We have somewere close to 15 acers, that is rocky and over grown. The plan was to build a 30x30 dutch barn style house, little by little. But just last week his family made us a rent to own offer on a house & 6-8acres. It is an old house {maybe late 40's}, but well built. And only needs a new wood stove. We will be ripping up the carpet in the bath & kitchen. My FIL to be said its wood floored in the kitchen...I think the whole thing mite be. Looks like we will be able to move in very soon

As for the animals, we have 
Goats 3.? one bred doe
Horses 6.? at least one bred mare
Dogs...for now we have...a lot. I have 2 big dogs, 1 about 25lbs, and 1 small dog. He had 1, plus 2 strays - one is bred. His step dad has a dog that is more ours then his. And then I have some puppies do to a misunderstanding with my brothers about when my 25lb dog was in heat { I had her in a 20' stock trailer}, there are 7. And there is also the pit puppy that a friend of mine found but couldn't keep, and it looks like he will be staying with me. There are sooo meny sweet dogs needing homes, and pits are the hardist to rehome. So thats 8 adults, and 8+ puppies  here is hoping I can get it down to 9 or 10 
Getting our girls fixed is a big part of the budget.
2 cats, mite be getting one more from a friend who will be going to basic training soon.
And 1 banny chicken who lives in my moms kitchen for now.
We are going to add a buck, maybe a sheep or two, and maybe geese & guineas this year. We want to build on what we have, and would love to make a living from our land & stock.

Well I guess that sums it up for now. I'm happy to be here on the BYH, so much to learn.

Forgot to add a trio of rabbits that may or maynot be too old to breed.


----------



## RamblingCowgirl (Jan 20, 2012)

Saw this on other threads, thought I'd add it

1. What state/province/country are you in and what is your climate like?Oklahoma USA

2. How many people are in your family? Marital status? Engaged, no kids yet...but with how close we are with our family it's way bigger then the 2 of us

3. How would you define your farm? Small, spred out, but a growing investment

4. What would you do with your spare time if you had any resources you needed? The same thing only more of it

5. Have you ever built a house, barn , or other types of building? Do you want to? Well...I've helped with small shelters, and do good so long as I don't have to read the tape. And we plan to build our dream house and other building, I'm happy to lend a hand.

6. Can you weld? Steel, aluminum, MiG, TiG, stick, Oxy-Acet? No, but one of my brothers, my dad, and SIL can MiG & TiG.

7. Who or what inspired you to be a farmer/rancher, hobby farmer? I think I was born wanting it. Almost all of my family grew up on some sort of family farm, or at least around livestock.

8 Is it a hobby or an occupation? It's more of a life style for now.

9. In what areas are you knowledgeable and in what areas would you like to learn more? Everything, you can nver know too much. Gardening, training horses & dogs, anthing that will help me and my family.

10. In what types of farming will you never choose to do? Any typ of commercial. I want to sell fresh foods localy, and seed stock & crafts far & wide

11. Are you interested in providing more of your own food supply? Yes!

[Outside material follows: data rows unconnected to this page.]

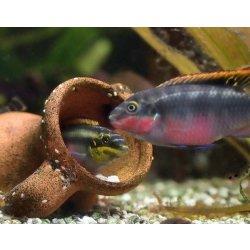 Purpurprachtbarsch Pelvicachromis pulcher Jungtier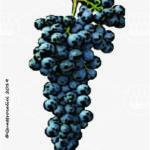 bonamico vitigno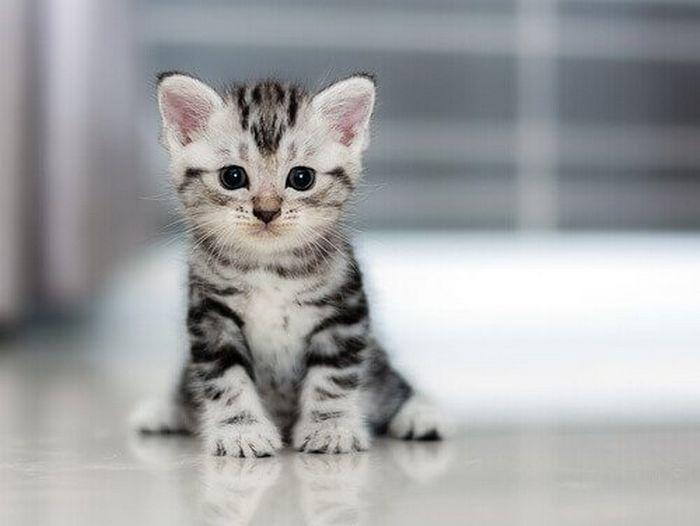 Seu gato pode ser vidente? 6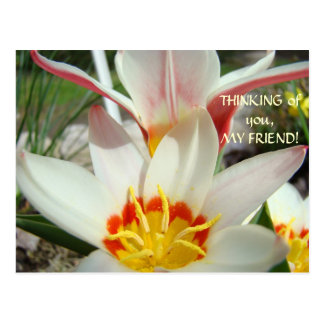 THINKING OF YOU, MY FRIEND! Post Card Tulip Flower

12. Where do you end up when you sink into yourself, away from the outside world? Out looking up at the stars or....in the bathroom

13. Can you drive a farm tractor or a semi?Hahah thats funny...eh no. But meny members of my family can.

14. Do you make crafts or useful items? Would you want to teach others how to do these? Yes, and yes! I crochet, knit, sew, and do a bit of leather work. I'd like to learn how to do meny other things like spin. And I'd be willing to teach anyone.

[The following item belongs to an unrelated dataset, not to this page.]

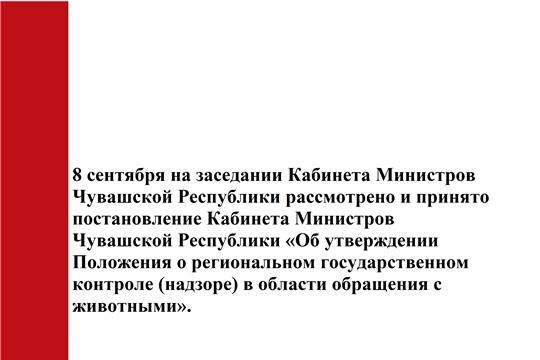 Принято постановление Кабинета Министров Чувашской Республики «Об утверждении Положения о региональном государственном контроле (надзоре) в области обращения с животными».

15. Can you legally have all forms of livestock where you are at? Do you have any? What kinds?Yes, and then some. Horses, goats, rabbits.

16. Can you operate a lathe? Metal, wood? No

17. Do you like to garden? If so, what do you enjoy growing? I havent had my own yet, but I have big plans for this year.

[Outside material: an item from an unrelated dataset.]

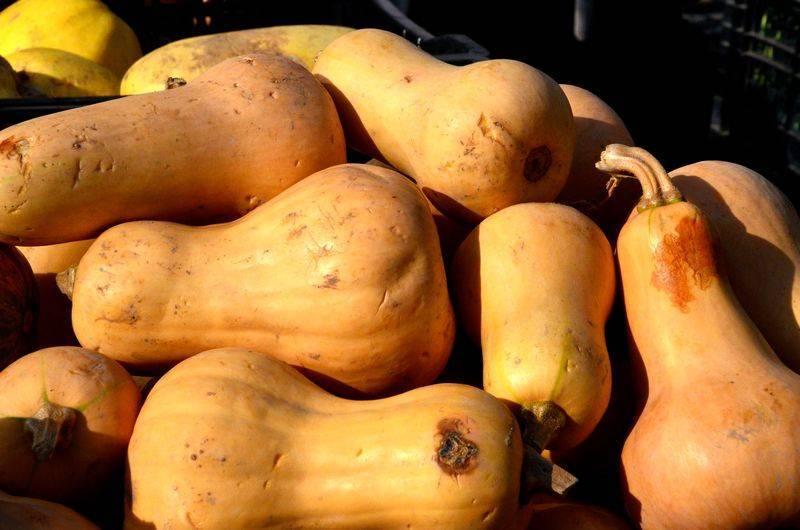 Низкокалорийный, но при этом сладкий овощ с приятным ароматом — тыква «медовая»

18. Do you fish? Bait or explosives? No, I find it so boreing. 

19. How much space/land do you have or rent? City farm? Country? Just a little over 20 acres now...I think. Country, just a few miles from a small town. We own part, and are doing a rebt to own on the other.

20. Are you a Novice, Technician, degreed?Novice in life and everything but being a smart a$$

21. What is your farm specialty? Or what one would you like to learn? I'd like it to be rare livestock, and natural stuff like soaps and what not.

22. If you could create a degree and curriculum, what would you major in and what classes would you take? Humm...thats a hard one. 

23. Do you do wood work? framing, finish, cabinet? No, it runs in my family tho and I'd like to learn a little.

24. Are you interested in herbal animal medicine? Yes. But I don't know much yet.

25. If you could live any place you chose, where would it be? Gosh...if I ever left here {not that I really want to, we want our kids to grow up around our familys} Wyoming, Alaska, Montana...

26. Do you use a wood stove for heating or cooking? Heat, in my dream house I'd have one for cooking.

27. What would your ideal super hero/villain be? N/A Just not my thing

28. Are your family or friends also interested in animals? Oh yeah! Some more then others, and some are more into pets then livestock.

29. Do you like to cook? Are you interested in whole foods and natural foods? raw milk? farm fresh eggs? Yes!  I feel very strongly about fresh food. I'd rather go with out then buy eggs at the store.

30. What was your best animal experience? Worst?Best:hard to pick just one, getting my dog Kota, my AQHA mare Cherokee as a foal, the day her first foal was born...#1 mite be when my 
grandparents gave me my 1st pony, I kept her always she is 20 now. Worst was when my first dog died.

31. Do you forage or hunt for part of your food needs? I don't but almost every one else in the family does.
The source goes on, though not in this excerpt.